» WHAT YOU HAVE TO DO
Write only the number of lines in the entries that hold the string "delay".

(Saved entries)
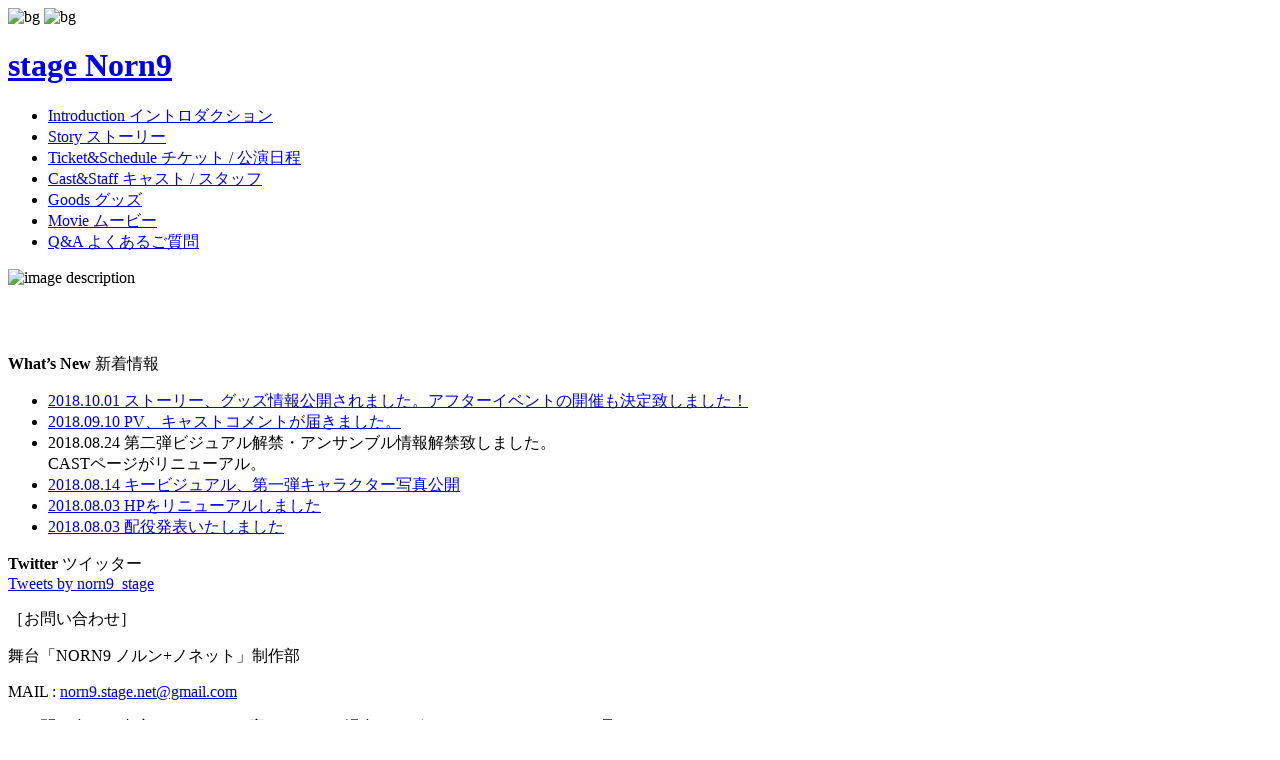

--- FILE ---
content_type: text/html; charset=UTF-8
request_url: http://norn9-stage.net/%E3%83%A2%E3%82%B9%E3%82%AF%E3%83%AF%E3%80%81%E7%9C%9F%E5%AE%9F%E3%81%8B%E7%A5%9E%E8%A9%B1%E3%81%AE%E6%A0%BC%E5%AE%89%E8%A1%A3%E6%96%99%E5%93%81/
body_size: 7288
content:
<!DOCTYPE html>
<html lang="ja">
<head>
	<meta charset="utf-8">
	<meta name = "format-detection" content = "telephone=no">
	<meta name="viewport" content="width=device-width">
	<title>舞台版「NORN9 ノルン+ノネット」</title>
	<meta name="keywords" content="舞台版「NORN9 ノルン+ノネット」" />
	<meta name="description" content="舞台版「NORN9 ノルン+ノネット」">
	<link rel="stylesheet" type="text/css" href="css/jquery.mCustomScrollbar.css">
	<link rel="stylesheet" type="text/css" href="css/main.min.css">
	<meta property="og:title" content="舞台版「NORN9 ノルン+ノネット」">
	<meta property="og:type" content="website">
	<meta property="og:image" content="img/teaser/ogimg.jpg">
	<meta property="og:url" content="http://norn9-stage.net/">
	<meta property="og:site_name" content="舞台版「NORN9 ノルン+ノネット」" />
	<meta name="og:description" content="舞台版「NORN9 ノルン+ノネット」">
	<meta property="og:locale" content="ja_JP">
</head>
<body>
	<div id="wrapper">
		<img class="wrapper-bg wrapper-bg_top" src="images/img-wrapper-bg_top.png" alt="bg">
		<img class="wrapper-bg wrapper-bg_bottom" src="images/img-wrapper-bg_bottom.jpg" alt="bg">
		<header class="header-page appear tr_t anim-delay-1">
			<div class="container">
				<h1 class="logo"><a href="./" class="logo__link">stage Norn9</a></h1>
				<nav class="main-nav">
					<ul class="main-nav__list">
						<li class="main-nav__item">
							<a href="introduction.html" class="main-nav__link">
								<span class="main-nav__text">Introduction</span>
								イントロダクション
							</a>
						</li>
						<li class="main-nav__item">
							<a href="story.html" class="main-nav__link">
								<span class="main-nav__text">Story</span>
								ストーリー
							</a>
						</li>
						<li class="main-nav__item">
							<a href="ticket-schedule.html" class="main-nav__link">
								<span class="main-nav__text">Ticket&amp;Schedule</span>
								チケット / 公演日程
							</a>
						</li>
						<li class="main-nav__item">
							<a href="cast-staff.html" class="main-nav__link">
								<span class="main-nav__text">Cast&amp;Staff</span>
								キャスト / スタッフ
							</a>
						</li>
						<li class="main-nav__item">
							<a href="goods.html" class="main-nav__link">
								<span class="main-nav__text">Goods</span>
								グッズ
							</a>
						</li>
						<li class="main-nav__item">
							<a href="movie.html" class="main-nav__link">
								<span class="main-nav__text">Movie</span>
								ムービー
							</a>
						</li>
						<li class="main-nav__item">
							<a href="faq.html" class="main-nav__link">
								<span class="main-nav__text">Q&amp;A</span>
								よくあるご質問
							</a>
						</li>
					</ul>
				</nav>
			</div>
		</header><!-- header end -->
		<section class="visual appear op anim-delay-3">
			<img class="visual__img" src="images/img-visual.jpg" alt="image description">
			<h1 class="logo logo_big" style="visibility: hidden">stage Norn9</h1>
		</section><!-- visual end -->
		<section class="news">
			<div class="container">
				<div class="row">
					<div class="col col_left">
						<div class="wrap">
							<header class="wrap__heading appear tr_t anim-delay-3">
								<strong class="wrap__title">What’s New</strong>
								<span class="wrap__title-text">新着情報</span>
							</header>
							<div class="wrap__content content appear tr_b anim-delay-5">
								<ul class="wrap__content-list">
									<li class="wrap__content-item">
										<a href="#" style="pointer-events: none" class="wrap__content-text">2018.10.01 ストーリー、グッズ情報公開されました。アフターイベントの開催も決定致しました！</a>
									</li>
									<li class="wrap__content-item">
										<a href="#" style="pointer-events: none" class="wrap__content-text">2018.09.10 PV、キャストコメントが届きました。</a>
									</li>
									<li class="wrap__content-item">
										<span href="#" style="pointer-events: none" class="wrap__content-text">2018.08.24 第二弾ビジュアル解禁・アンサンブル情報解禁致しました。<br />CASTページがリニューアル。</span>
									</li>
									<li class="wrap__content-item">
										<a href="#" style="pointer-events: none" class="wrap__content-text">2018.08.14 キービジュアル、第一弾キャラクター写真公開</a>
									</li>
									<li class="wrap__content-item">
										<a href="#" style="pointer-events: none" class="wrap__content-text">2018.08.03 HPをリニューアルしました</a>
									</li>
									<li class="wrap__content-item">
										<a href="#" style="pointer-events: none" class="wrap__content-text">2018.08.03 配役発表いたしました</a>
									</li>
								</ul>
							</div>
						</div>
					</div>
					<div class="col col_right">
						<div class="wrap">
							<header class="wrap__heading appear tr_t anim-delay-3">
								<strong class="wrap__title">Twitter</strong>
								<span class="wrap__title-text">ツイッター</span>
							</header>
							<div class="wrap__content appear tr_b anim-delay-5">
								<div class="wrap__twitter">
									<a class="twitter-timeline" href="https://twitter.com/norn9_stage?ref_src=twsrc%5Etfw">Tweets by norn9_stage</a> <script async src="https://platform.twitter.com/widgets.js" charset="utf-8"></script>
								</div>
							</div>
						</div>
					</div>
				</div>
			</div>
		</section><!-- news end -->
		<footer class="footer-page">
			<div class="container">
				<div class="footer__contact-us appear tr_b anim-delay-2">
					<p class="footer__text">［お問い合わせ］</p>
					<p class="footer__text">舞台「NORN9 ノルン+ノネット」制作部</p>
					<span class="footer__mail">MAIL : <a class="footer__mail-link" href="mailto:norn9.stage.net@gmail.com">norn9.stage.net@gmail.com</a></span>
					<p class="footer__text">※お問い合わせ内容によってはお応えできない場合もございます。あらかじめご了承ください。</p>
				</div>
				<p class="footer__copy appear tr_b anim-delay-4">企画・制作プロダクション：Enthena<br>主催：舞台『NORN9 ノルン+ノネット』製作委員会（虎屋 / 原宿PICNIC / Enthena / 劇団バルスキッチン）<br>©IDEA FACTORY<br>&copy;舞台「NORN9 ノルン＋ノネット」製作委員会</p>
			</div>
		</footer><!-- footer end -->
		<div class="popup-movie">
			<div class="video"><iframe width="1114" height="626" src="https://www.youtube.com/embed/WmZPDoEyLfU" frameborder="0" allow="autoplay; encrypted-media" allowfullscreen></iframe></div>
			<span class="skip-btn">skip</span>
		</div>
		<div class="fader-movie"></div>
	</div><!-- / wrapper -->
	<noscript>Detected missing Javascript support. Certain website features will not operate correctly with Javascript disabled.</noscript>
	<script src="js/jquery-3.2.0.min.js"></script>
	<script src="https://platform.twitter.com/widgets.js" charset="utf-8"></script>
	<script src="js/jquery.mCustomScrollbar.min.js"></script>
	<script src="js/isInViewport.min.js"></script>
	<script src="js/main.js"></script>
</body>
</html>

» RESULT OF THE EXERCISE
8